··· Passage to read ···

Over the course of the next few weeks I tried to find out as much as I could about vegetarianism, if only to convince my mother (and maybe myself, too) that I would in fact be able to survive without meat. Back in those (pre-Internet) days, this sort of research happened at a thing called a library (a place dedicated to housing and loaning out physical books), and took a bit more effort than it does now.
In retrospect this seems pretty silly, but you’d be amazed how different things were back then. At the time, we ignorant Americans had no idea that much of the world’s population has thrived on a vegetarian diet for thousands of years. Fortunately, things have changed. Nowadays I can go to any restaurant and, if they don’t already have a veg section on the menu, will surely have something I can easily adapt. Nowadays I can go into the grocery store (not only upscale ones, but just about any store) and find all sorts of veg-friendly dishes, meat “substitutes”, etc. And everyone is familiar with the terminology.

··· Record set ···

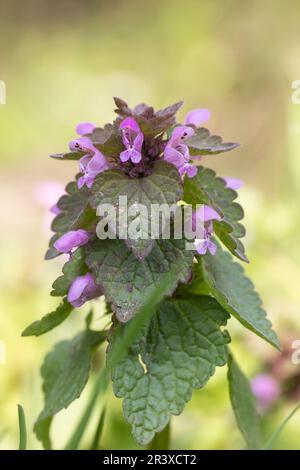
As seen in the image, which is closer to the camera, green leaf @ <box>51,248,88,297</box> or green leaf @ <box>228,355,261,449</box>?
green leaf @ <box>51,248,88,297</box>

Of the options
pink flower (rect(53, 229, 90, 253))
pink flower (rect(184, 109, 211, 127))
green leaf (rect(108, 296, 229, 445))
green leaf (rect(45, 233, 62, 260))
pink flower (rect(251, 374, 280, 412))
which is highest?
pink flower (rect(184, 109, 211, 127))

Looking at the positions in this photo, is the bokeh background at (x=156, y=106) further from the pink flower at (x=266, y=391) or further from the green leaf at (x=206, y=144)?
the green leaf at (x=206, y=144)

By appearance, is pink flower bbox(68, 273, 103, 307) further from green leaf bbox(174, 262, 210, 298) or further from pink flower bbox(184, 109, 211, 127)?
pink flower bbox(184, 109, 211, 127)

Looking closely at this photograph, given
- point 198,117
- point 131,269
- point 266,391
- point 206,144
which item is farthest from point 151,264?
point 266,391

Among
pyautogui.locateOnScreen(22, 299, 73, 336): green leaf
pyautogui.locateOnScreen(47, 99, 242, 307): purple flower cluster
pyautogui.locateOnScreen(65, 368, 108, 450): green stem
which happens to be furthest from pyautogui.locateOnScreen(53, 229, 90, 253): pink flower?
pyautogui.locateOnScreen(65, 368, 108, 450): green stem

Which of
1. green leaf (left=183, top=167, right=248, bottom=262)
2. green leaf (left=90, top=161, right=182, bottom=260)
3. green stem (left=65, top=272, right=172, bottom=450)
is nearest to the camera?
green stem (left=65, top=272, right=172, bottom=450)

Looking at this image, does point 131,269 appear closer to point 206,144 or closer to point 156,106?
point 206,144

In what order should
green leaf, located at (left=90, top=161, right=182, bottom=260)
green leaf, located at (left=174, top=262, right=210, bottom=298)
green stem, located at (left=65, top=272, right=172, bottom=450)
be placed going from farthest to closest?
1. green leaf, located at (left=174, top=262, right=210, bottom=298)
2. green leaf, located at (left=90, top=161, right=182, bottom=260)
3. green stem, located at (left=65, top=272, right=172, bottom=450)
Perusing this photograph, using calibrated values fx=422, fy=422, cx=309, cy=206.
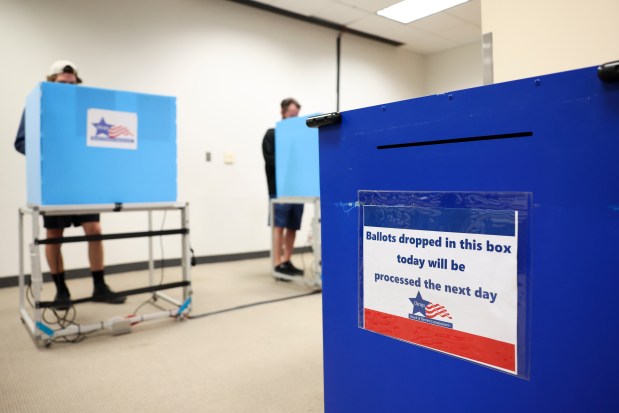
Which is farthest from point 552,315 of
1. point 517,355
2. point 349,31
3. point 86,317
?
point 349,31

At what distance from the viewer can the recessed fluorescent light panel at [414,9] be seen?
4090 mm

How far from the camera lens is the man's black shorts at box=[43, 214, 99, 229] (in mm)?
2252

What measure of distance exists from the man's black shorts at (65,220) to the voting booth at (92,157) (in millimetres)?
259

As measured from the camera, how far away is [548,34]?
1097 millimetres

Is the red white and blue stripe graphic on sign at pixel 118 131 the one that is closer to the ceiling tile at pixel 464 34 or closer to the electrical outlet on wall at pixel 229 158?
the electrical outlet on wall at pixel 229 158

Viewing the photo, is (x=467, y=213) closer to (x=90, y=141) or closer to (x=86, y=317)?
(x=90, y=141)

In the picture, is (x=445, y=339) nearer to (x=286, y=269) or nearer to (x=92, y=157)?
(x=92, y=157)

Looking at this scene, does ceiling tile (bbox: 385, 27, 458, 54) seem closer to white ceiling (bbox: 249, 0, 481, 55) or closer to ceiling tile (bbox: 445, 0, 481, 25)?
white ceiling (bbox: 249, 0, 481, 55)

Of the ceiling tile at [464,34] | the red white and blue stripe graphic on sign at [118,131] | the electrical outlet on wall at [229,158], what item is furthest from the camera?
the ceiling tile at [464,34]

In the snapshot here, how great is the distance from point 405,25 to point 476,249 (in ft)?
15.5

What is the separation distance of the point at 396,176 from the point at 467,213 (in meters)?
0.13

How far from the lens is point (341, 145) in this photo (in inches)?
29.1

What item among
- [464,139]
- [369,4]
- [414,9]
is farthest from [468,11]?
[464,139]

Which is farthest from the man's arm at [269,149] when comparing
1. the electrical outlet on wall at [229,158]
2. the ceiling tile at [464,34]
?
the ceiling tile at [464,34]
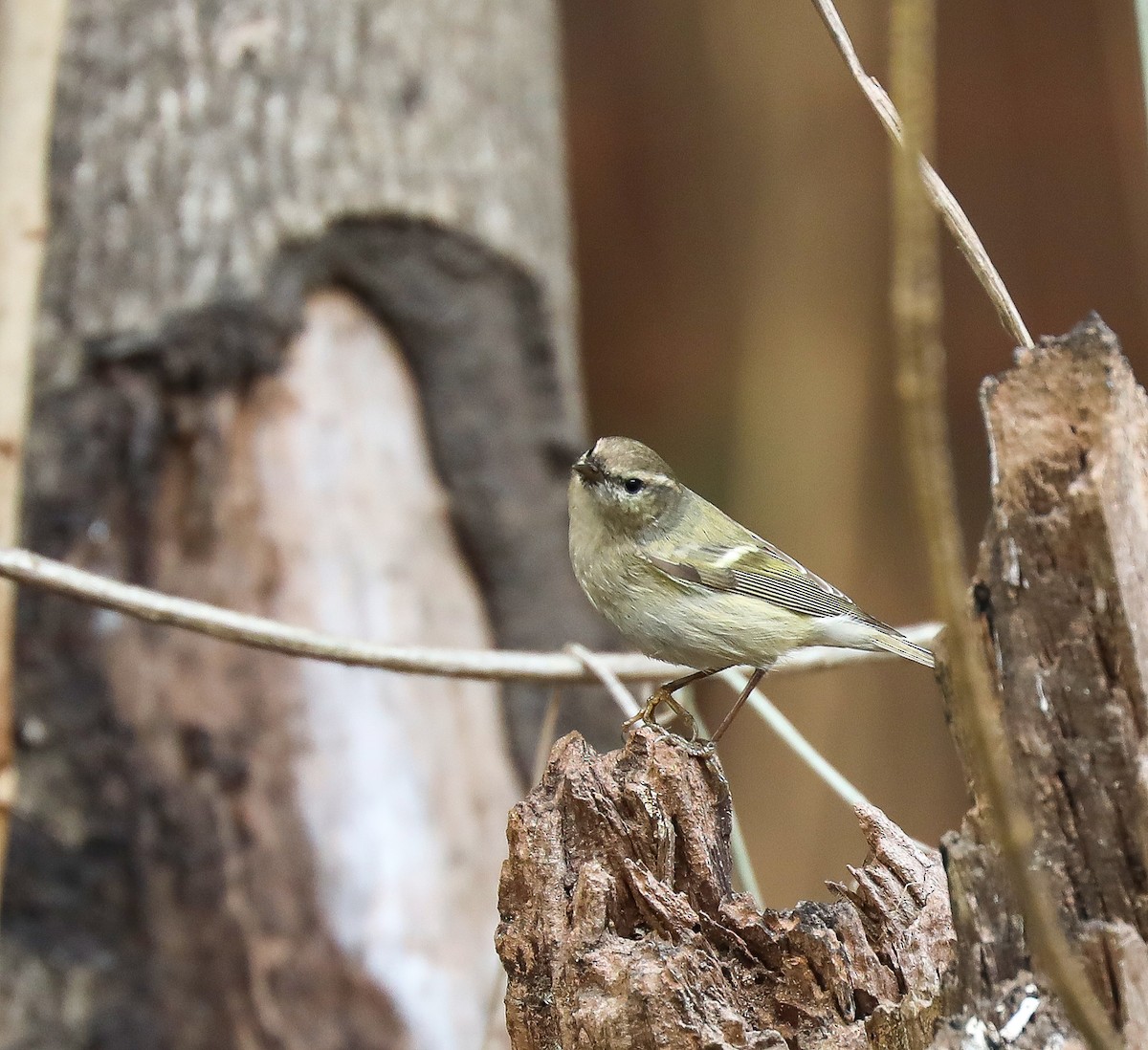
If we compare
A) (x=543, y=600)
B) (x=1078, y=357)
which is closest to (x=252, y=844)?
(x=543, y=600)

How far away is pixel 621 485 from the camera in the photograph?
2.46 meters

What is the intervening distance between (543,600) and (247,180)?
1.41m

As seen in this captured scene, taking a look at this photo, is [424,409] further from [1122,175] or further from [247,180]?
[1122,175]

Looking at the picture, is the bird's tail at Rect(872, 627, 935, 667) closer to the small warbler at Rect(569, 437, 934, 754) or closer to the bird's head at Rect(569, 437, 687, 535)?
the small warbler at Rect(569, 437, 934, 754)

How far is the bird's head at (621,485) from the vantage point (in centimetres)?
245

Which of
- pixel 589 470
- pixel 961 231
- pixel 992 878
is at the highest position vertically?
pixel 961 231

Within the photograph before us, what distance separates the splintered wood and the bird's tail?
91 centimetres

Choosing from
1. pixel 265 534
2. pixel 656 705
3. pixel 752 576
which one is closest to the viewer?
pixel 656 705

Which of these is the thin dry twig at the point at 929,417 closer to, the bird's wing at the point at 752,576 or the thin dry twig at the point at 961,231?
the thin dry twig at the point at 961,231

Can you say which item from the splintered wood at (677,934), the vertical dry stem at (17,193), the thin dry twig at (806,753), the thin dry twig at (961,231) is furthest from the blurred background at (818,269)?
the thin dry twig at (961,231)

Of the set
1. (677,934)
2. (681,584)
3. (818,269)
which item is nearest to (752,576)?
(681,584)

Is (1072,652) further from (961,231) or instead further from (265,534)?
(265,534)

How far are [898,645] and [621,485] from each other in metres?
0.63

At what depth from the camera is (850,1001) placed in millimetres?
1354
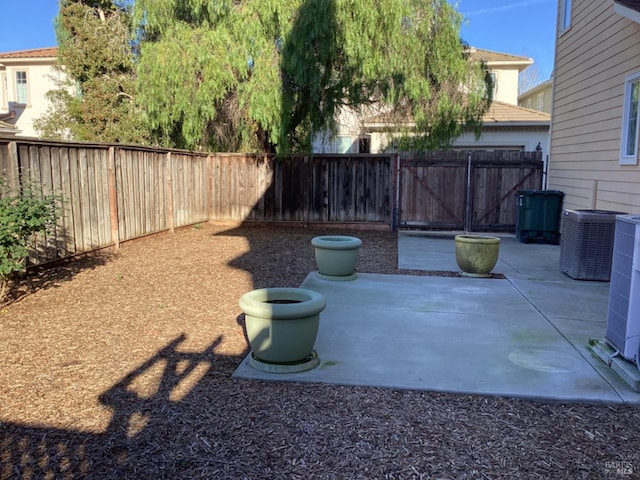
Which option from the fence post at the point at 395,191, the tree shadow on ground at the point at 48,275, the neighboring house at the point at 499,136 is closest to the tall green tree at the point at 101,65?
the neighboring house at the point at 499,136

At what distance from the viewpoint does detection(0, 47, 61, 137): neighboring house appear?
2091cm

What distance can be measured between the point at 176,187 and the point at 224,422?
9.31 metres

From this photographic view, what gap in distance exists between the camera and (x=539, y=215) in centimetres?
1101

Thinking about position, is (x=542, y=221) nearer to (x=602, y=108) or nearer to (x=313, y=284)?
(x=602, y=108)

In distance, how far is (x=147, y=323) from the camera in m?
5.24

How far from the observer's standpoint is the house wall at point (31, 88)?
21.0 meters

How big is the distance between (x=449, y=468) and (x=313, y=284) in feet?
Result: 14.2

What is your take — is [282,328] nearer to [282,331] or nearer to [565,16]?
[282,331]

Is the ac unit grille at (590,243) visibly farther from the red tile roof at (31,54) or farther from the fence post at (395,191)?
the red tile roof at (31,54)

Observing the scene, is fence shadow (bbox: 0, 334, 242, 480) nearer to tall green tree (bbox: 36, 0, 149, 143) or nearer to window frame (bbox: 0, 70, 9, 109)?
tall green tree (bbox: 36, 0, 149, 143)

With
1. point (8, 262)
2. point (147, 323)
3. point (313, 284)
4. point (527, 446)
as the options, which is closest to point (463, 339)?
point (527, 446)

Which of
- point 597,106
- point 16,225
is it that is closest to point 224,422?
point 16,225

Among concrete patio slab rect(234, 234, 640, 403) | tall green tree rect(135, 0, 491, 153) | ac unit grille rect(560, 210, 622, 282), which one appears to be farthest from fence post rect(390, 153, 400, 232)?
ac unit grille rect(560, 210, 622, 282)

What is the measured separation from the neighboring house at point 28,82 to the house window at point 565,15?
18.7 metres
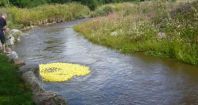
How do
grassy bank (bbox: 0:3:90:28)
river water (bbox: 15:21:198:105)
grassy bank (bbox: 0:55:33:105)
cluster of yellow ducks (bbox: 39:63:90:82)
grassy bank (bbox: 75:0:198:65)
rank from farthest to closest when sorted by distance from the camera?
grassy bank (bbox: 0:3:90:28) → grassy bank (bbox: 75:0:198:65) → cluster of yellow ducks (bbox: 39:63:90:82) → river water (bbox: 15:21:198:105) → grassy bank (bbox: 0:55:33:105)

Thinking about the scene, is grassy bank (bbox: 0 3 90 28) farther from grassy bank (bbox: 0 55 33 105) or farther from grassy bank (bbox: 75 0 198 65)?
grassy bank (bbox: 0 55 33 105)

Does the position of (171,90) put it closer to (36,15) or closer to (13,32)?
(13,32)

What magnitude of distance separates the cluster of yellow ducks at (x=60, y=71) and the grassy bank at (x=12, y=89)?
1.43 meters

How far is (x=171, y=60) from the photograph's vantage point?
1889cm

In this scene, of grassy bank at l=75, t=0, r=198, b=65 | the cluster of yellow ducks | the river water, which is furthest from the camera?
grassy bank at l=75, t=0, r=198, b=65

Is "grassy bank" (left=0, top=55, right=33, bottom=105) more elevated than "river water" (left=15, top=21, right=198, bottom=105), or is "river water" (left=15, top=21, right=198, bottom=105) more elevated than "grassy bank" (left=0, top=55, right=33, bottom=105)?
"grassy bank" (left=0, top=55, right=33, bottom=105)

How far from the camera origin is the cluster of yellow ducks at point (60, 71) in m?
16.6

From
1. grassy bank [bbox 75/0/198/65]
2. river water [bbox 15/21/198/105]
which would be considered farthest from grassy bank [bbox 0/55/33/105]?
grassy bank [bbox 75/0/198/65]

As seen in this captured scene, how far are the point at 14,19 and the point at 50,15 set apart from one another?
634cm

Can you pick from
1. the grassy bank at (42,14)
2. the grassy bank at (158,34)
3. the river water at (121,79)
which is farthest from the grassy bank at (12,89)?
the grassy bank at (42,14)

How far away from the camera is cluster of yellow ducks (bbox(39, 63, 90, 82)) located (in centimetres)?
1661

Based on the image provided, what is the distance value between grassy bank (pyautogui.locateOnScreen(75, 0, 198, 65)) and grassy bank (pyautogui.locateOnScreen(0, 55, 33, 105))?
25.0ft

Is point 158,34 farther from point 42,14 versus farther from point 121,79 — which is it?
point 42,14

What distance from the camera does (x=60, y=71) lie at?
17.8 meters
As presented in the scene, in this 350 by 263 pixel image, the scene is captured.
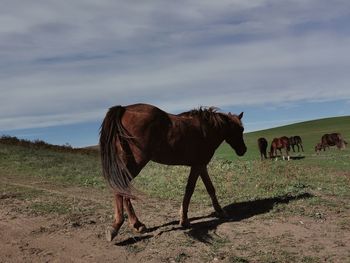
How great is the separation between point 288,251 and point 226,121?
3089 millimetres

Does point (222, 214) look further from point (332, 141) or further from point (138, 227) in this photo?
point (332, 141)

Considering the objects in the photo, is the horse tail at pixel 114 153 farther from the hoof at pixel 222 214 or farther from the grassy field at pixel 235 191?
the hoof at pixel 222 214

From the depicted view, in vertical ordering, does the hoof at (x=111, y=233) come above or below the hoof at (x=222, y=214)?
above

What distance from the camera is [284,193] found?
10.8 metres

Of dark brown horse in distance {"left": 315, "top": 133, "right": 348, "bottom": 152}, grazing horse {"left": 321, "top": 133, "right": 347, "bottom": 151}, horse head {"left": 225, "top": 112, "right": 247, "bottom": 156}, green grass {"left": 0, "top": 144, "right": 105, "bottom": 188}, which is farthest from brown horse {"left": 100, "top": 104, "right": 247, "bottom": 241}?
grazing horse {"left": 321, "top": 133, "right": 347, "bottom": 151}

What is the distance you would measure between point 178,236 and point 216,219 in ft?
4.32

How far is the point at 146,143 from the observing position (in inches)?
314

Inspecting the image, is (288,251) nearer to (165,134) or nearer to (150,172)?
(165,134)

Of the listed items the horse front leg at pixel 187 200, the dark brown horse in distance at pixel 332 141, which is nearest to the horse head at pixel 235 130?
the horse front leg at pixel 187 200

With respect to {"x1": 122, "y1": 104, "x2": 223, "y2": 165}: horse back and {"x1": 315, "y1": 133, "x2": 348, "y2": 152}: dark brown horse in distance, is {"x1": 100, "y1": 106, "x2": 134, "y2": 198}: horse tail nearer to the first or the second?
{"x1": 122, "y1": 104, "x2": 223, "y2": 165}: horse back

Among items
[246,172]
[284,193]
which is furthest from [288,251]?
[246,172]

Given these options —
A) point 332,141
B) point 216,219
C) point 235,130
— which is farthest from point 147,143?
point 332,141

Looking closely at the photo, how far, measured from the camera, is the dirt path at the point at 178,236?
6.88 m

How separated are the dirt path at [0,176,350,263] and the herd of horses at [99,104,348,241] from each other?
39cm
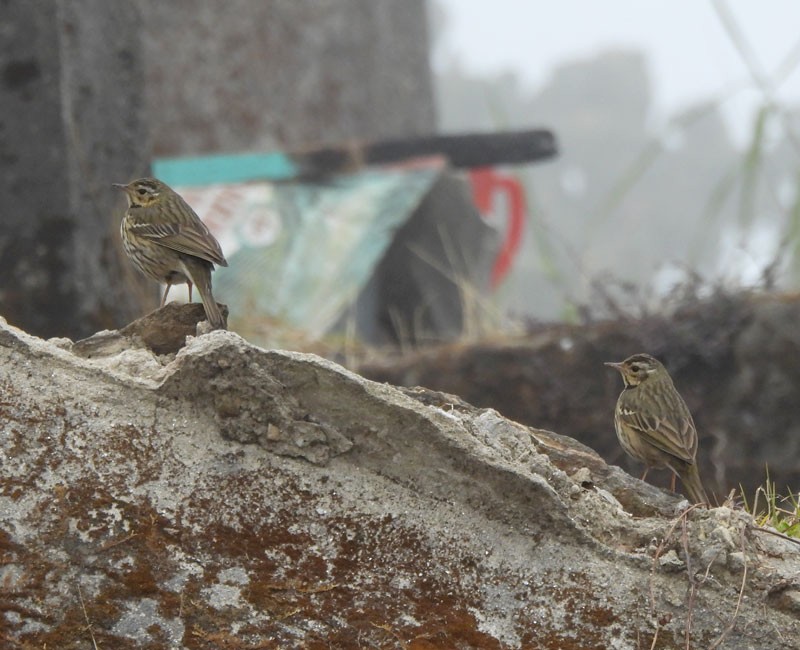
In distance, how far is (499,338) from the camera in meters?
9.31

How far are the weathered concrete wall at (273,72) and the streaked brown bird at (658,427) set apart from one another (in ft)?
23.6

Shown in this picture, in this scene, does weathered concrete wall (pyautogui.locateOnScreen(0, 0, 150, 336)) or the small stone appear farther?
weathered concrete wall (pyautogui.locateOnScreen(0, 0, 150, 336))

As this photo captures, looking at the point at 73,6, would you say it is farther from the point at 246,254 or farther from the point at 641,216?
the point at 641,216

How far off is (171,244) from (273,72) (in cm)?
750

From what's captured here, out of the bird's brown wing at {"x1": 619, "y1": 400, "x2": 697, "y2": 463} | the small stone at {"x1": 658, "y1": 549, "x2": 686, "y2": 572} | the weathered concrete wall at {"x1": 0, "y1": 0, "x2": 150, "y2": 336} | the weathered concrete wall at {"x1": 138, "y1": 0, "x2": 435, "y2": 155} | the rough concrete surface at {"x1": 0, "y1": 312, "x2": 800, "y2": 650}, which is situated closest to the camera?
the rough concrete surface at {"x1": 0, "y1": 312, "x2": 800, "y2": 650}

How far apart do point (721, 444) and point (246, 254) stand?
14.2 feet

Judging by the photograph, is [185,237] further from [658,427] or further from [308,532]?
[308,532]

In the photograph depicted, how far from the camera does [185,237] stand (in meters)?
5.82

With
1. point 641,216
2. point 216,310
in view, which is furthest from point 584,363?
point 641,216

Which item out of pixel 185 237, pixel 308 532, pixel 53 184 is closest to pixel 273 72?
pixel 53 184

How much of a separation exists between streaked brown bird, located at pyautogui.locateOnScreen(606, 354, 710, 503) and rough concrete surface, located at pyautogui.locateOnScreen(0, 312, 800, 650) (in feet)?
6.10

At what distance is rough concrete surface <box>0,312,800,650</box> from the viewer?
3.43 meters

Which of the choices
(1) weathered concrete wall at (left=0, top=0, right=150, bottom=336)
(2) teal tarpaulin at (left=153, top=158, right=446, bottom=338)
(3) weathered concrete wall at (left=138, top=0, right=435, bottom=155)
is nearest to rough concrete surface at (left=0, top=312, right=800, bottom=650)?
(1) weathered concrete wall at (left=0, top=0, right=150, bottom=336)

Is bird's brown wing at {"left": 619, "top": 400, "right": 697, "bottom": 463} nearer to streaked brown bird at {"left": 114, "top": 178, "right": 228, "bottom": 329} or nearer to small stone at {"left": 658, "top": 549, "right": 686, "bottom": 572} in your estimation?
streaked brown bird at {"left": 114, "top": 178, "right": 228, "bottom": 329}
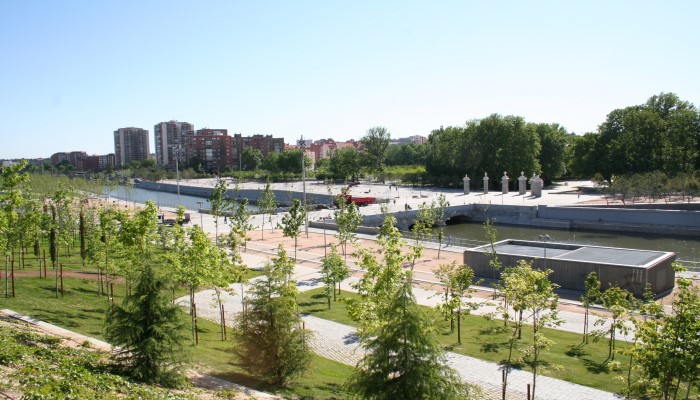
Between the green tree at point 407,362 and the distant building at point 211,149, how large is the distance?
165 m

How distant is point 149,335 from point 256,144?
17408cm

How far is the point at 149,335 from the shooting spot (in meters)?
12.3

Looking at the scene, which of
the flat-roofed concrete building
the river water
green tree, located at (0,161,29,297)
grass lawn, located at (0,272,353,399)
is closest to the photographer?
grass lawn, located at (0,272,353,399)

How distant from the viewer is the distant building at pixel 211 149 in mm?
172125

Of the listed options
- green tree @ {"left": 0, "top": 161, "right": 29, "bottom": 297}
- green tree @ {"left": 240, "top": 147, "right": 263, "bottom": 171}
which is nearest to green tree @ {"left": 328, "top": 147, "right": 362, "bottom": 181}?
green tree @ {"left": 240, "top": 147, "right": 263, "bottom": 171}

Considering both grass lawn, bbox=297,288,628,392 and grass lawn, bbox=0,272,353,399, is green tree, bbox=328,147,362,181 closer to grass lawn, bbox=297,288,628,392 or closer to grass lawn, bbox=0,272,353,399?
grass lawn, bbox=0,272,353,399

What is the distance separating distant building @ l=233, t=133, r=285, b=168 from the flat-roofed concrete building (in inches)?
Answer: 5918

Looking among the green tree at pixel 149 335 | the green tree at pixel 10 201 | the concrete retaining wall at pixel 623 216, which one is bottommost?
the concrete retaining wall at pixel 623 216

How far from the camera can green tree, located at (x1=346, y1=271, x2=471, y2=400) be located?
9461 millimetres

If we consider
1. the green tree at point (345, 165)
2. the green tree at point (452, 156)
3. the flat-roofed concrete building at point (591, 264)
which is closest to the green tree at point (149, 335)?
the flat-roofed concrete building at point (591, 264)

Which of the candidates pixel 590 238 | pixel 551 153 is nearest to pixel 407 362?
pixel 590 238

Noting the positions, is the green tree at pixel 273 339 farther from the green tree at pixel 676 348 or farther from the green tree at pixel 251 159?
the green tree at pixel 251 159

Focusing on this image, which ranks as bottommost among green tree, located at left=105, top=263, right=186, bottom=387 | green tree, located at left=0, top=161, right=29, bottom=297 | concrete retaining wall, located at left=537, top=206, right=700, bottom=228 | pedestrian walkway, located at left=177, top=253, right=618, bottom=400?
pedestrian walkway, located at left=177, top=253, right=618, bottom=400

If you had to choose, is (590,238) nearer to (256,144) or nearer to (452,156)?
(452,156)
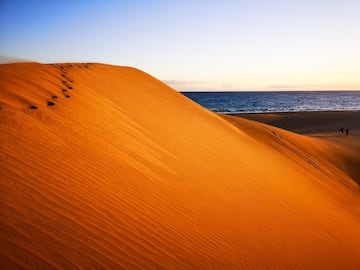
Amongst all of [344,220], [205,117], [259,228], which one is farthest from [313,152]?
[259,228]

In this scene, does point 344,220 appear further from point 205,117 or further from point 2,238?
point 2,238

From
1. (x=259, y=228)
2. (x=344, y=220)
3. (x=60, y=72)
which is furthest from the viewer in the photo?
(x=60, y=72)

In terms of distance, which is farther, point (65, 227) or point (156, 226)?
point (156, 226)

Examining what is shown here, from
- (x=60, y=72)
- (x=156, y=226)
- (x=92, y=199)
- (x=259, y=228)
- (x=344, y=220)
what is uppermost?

···

- _What you have to do_:
In the passage above about becoming vegetarian, copy everything from "Over the course" down to "it does now.".

- _Full response_:
Over the course of the next few weeks I tried to find out as much as I could about vegetarianism, if only to convince my mother (and maybe myself, too) that I would in fact be able to survive without meat. Back in those (pre-Internet) days, this sort of research happened at a thing called a library (a place dedicated to housing and loaning out physical books), and took a bit more effort than it does now.